Snape podszedł do naszego kociołka jak zwykle z surową miną. Obejrzał, powąchał i popatrzył jeszcze raz.

— Eliksir nie wyszedł wam tak jak powinien...

Wiedziałam, zabije Malfoy'a.

— Ale wyszedł wam najlepiej z całej grupy, więc dostajecie Zadowalający.

Ooch, kamień z serca. Udało się pomimo małej wtopy.

Wyszłam z sali już mniej zła na Malfoy'a, ale nie miałam zamiaru zadawać się z nim, jeśli nadal miał zamiar postępować tak jak dotychczas.

— Katherine — złapał mnie za przedramię zatrzymując mnie — przemyślałem to co mi powiedziałaś i obiecuję, że się zmienię.

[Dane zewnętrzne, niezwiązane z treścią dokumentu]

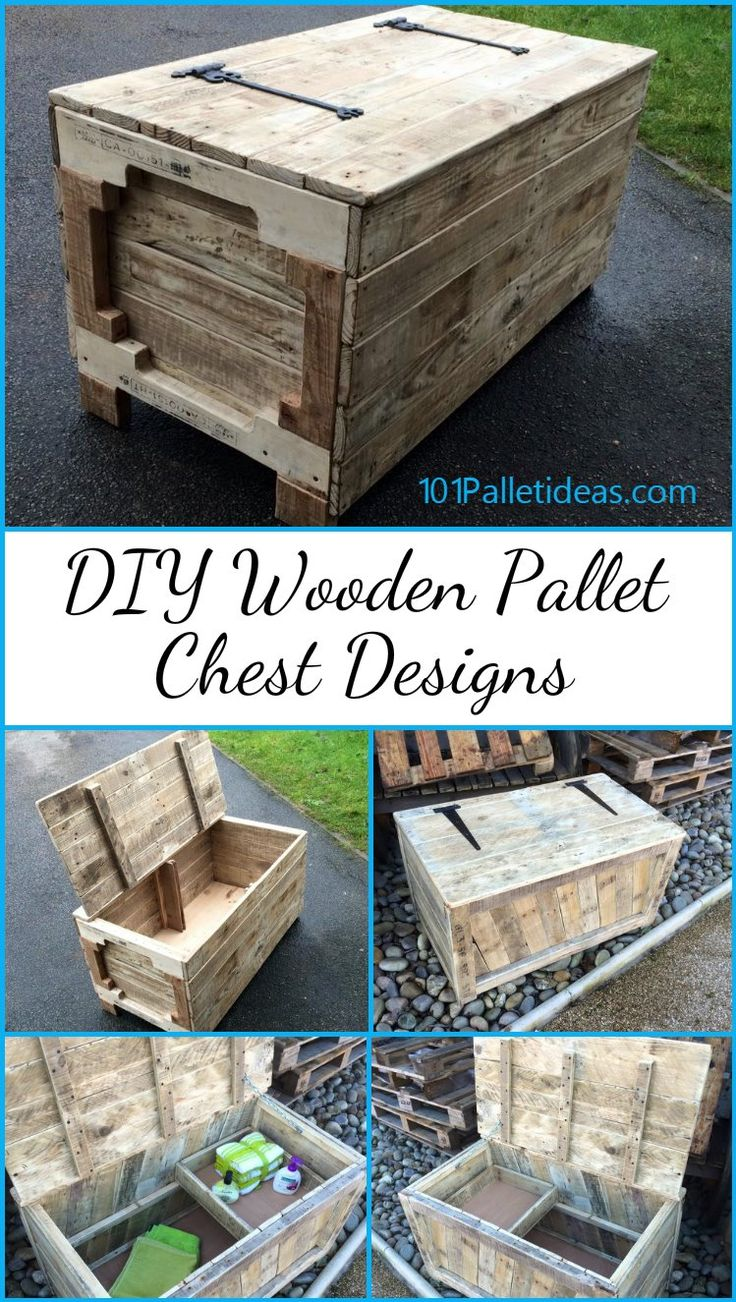 DIY Wooden Pallet Chest Designs | 101 Pallet Ideas - Pallet #chests are the best projects to get your hands dirty with as they are capable of a huge storage and being made up from the free #pallets .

Po tych słowach odszedł, zostawiając mnie w niemałym zaskoczeniu. Draco Malfoy chce się zmienić? Chłopak, który został wychowany w przeświadczeniu o wyjątkowości osób czystej krwi. Wątpię, że temu podoła. Ale cóż, zobaczymy.

_________________________________________

Przepraszam was za tą długą nieobecność. Ale teraz jest najgorszy moment. Zaliczenia i zbliżająca się sesja. W wolnej chwili piszę, ale są to małe partie tekstu, dlatego to tak długo trwa. Pozdrawiam cieplutko.